=== Begin Enclosure ===

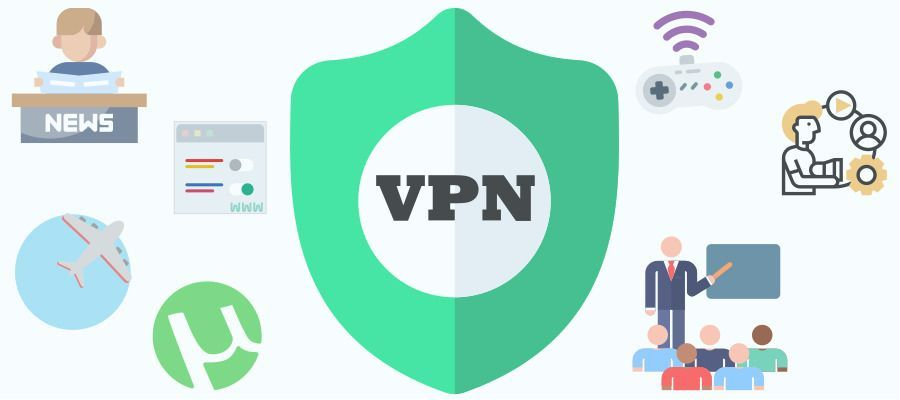efeed79b3ea9c8a2132f94382cae7139 - What Is A Vpn And What Is It Used For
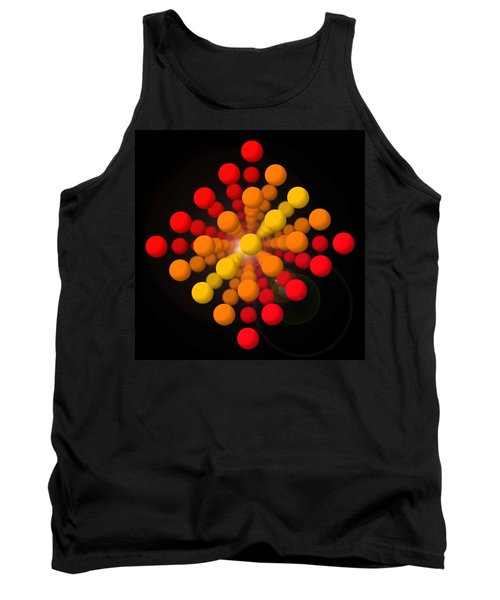 Big Red Figure Tank Top by Charles Stuart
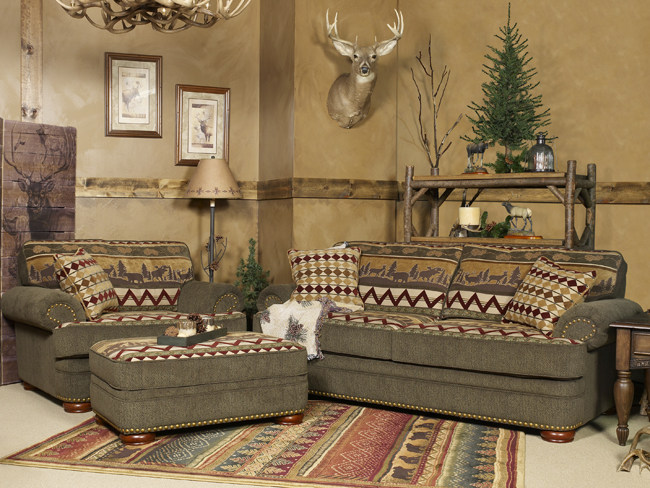 Muebles de campo - Muebles casa de campo ...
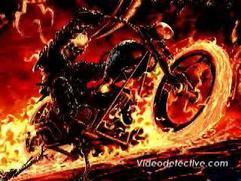 Ghost Rider: Blog 21 (Comic Screen)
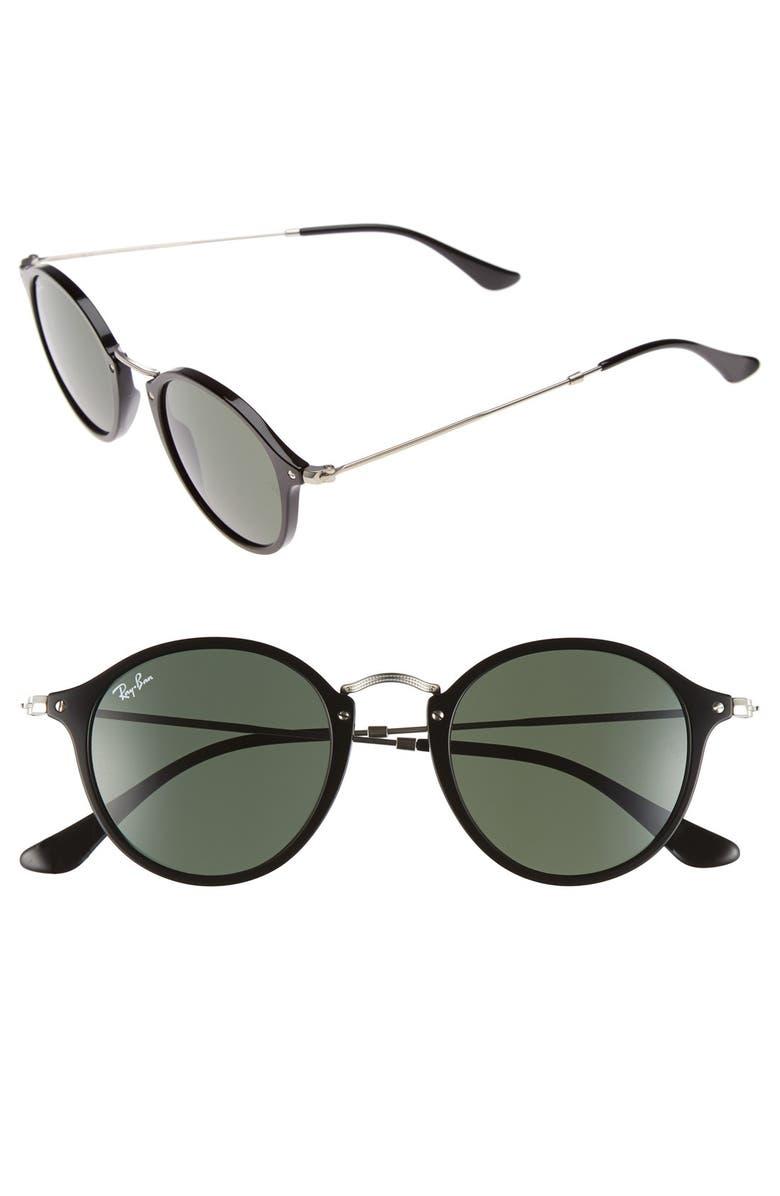 RAY-BAN 49mm Retro Sunglasses, Main, color, 001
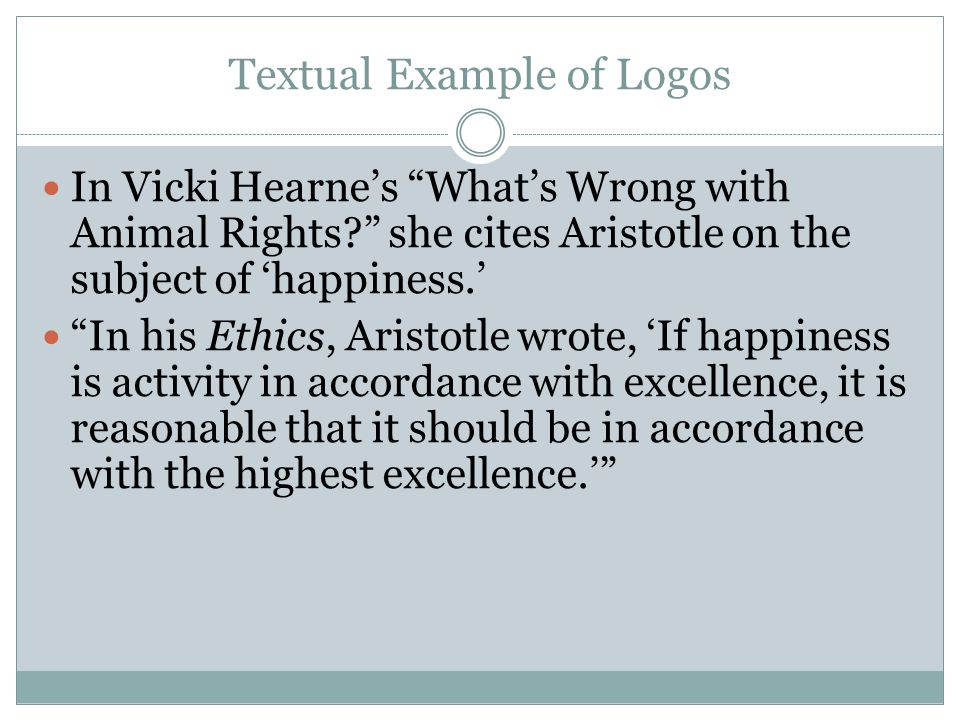 what wrong with animal rights vicki hearne essay Jacques derrida suggested in a late essay that speculation about animal  consciousness is for this reason precisely  —vicki hearne, animal happiness  (169.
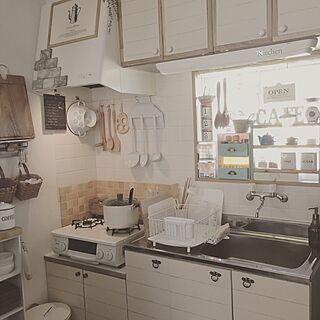 キッチン/昭和キッチン→洋風キッチン/シンク扉DIY/DIY/賃貸DIY...などのインテリア実例 - 2016-12-15 14:49:55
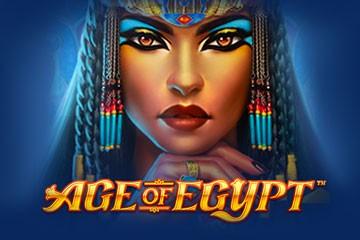 Recensione di Age Of Egypt Video Slot Machine da Playtech
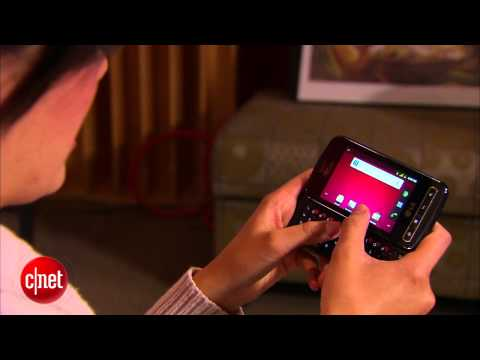 First Look: LG Optimus Slider for texting lovers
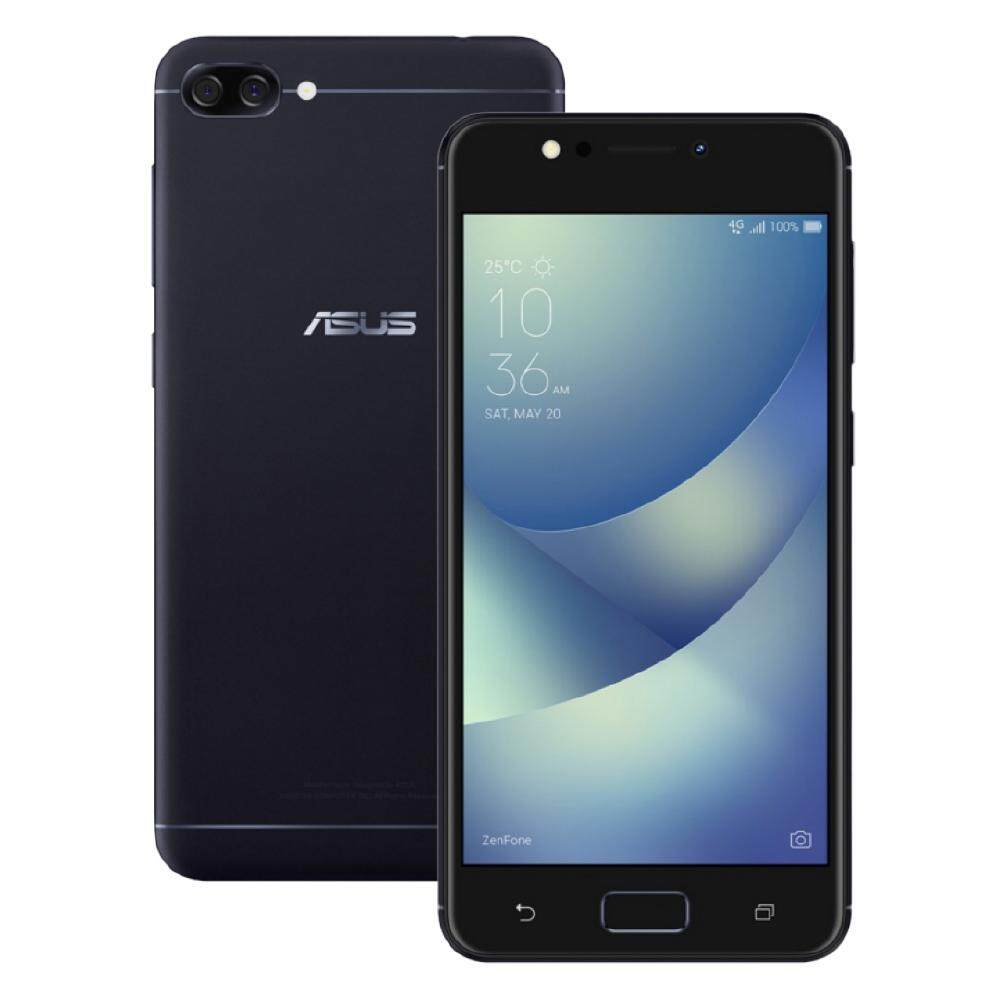 Asus Mobiles Tablets Price In Malaysia Best Zenfone Max Zc550kl 2 32gb Black Zc520tl 52 2gb Ram 16gb Rom Imported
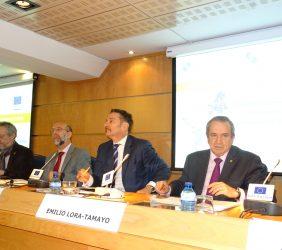 Alberto Ruiz Jimeno, Carlos Augusto Abicalil, Piero Venturi, Emilio Lora-Tamayo,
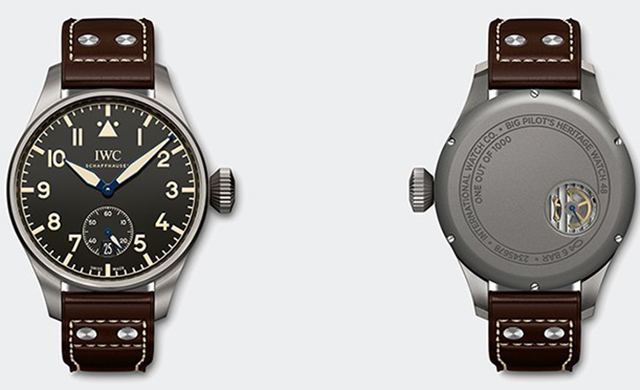 Introducing the limited edition IWC Big Pilot's Heritage Watches (фото 1)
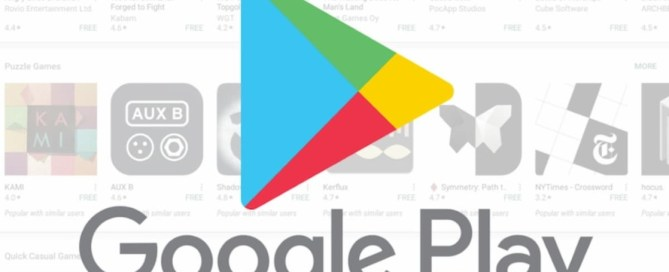 Google Play Store: playing games before they download can be a reality
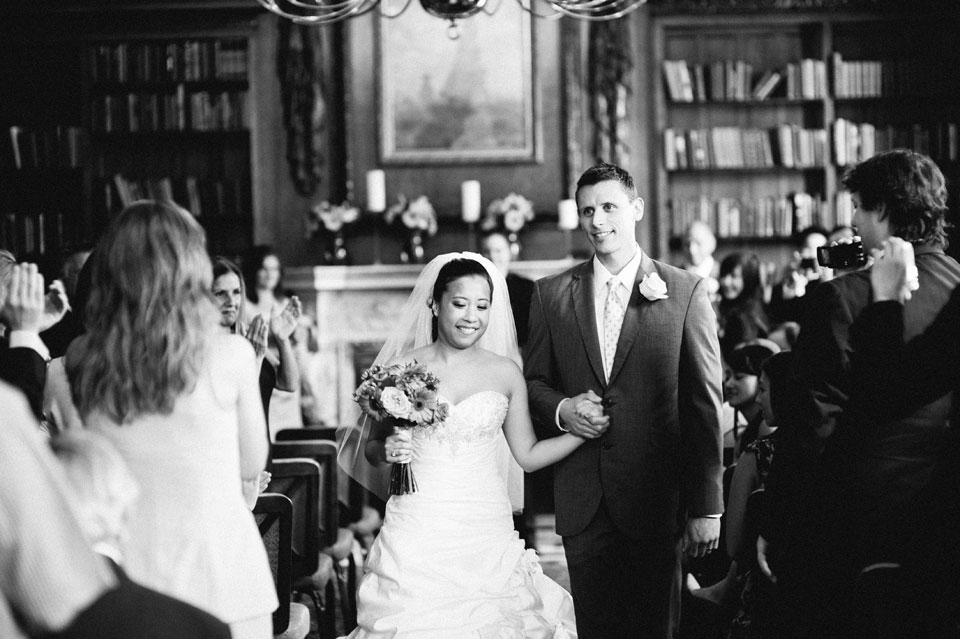 hampshire house wedding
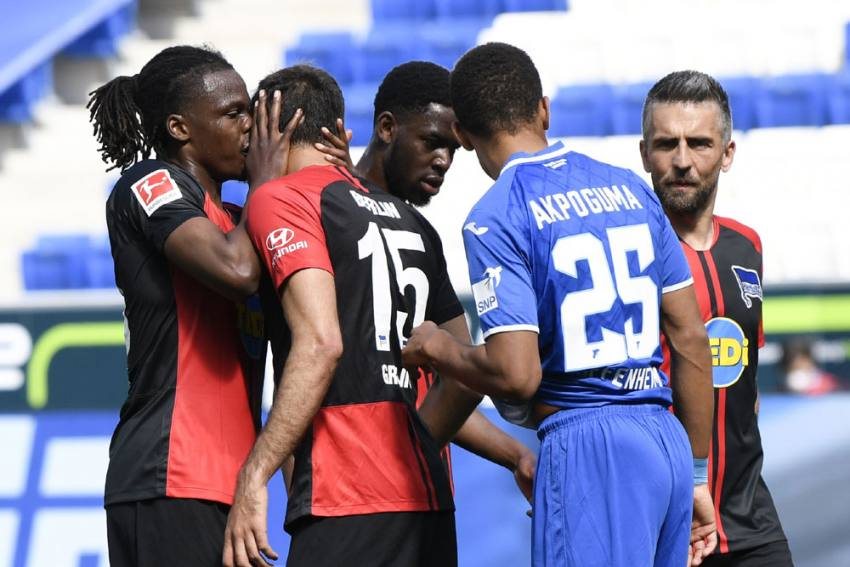 Calls For Bundesliga To 'Tighten Up' Hygiene After Hugs, Kisses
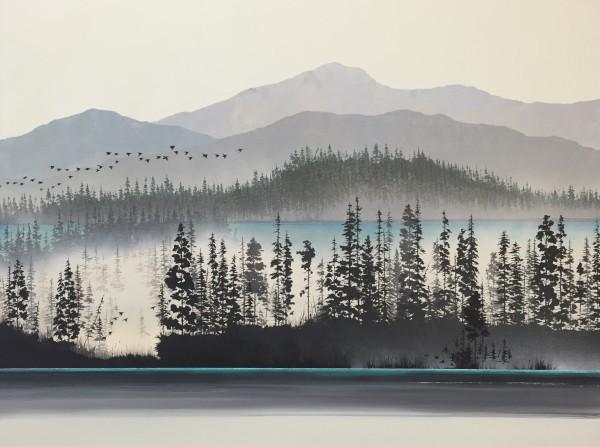 """Lake Fog"""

=== End Enclosure ===

Pictures do not belong in the copy. Reproduce the rest of the data exactly.

efeed79b3ea9c8a2132f94382cae7139 - What Is A Vpn And What Is It Used For
 Big Red Figure Tank Top by Charles Stuart
 Muebles de campo - Muebles casa de campo ...
 Ghost Rider: Blog 21 (Comic Screen)
 RAY-BAN 49mm Retro Sunglasses, Main, color, 001
 what wrong with animal rights vicki hearne essay Jacques derrida suggested in a late essay that speculation about animal  consciousness is for this reason precisely  —vicki hearne, animal happiness  (169.
 キッチン/昭和キッチン→洋風キッチン/シンク扉DIY/DIY/賃貸DIY...などのインテリア実例 - 2016-12-15 14:49:55
 Recensione di Age Of Egypt Video Slot Machine da Playtech
 First Look: LG Optimus Slider for texting lovers
 Asus Mobiles Tablets Price In Malaysia Best Zenfone Max Zc550kl 2 32gb Black Zc520tl 52 2gb Ram 16gb Rom Imported
 Alberto Ruiz Jimeno, Carlos Augusto Abicalil, Piero Venturi, Emilio Lora-Tamayo,
 Introducing the limited edition IWC Big Pilot's Heritage Watches (фото 1)
 Google Play Store: playing games before they download can be a reality
 hampshire house wedding
 Calls For Bundesliga To 'Tighten Up' Hygiene After Hugs, Kisses
 """Lake Fog"""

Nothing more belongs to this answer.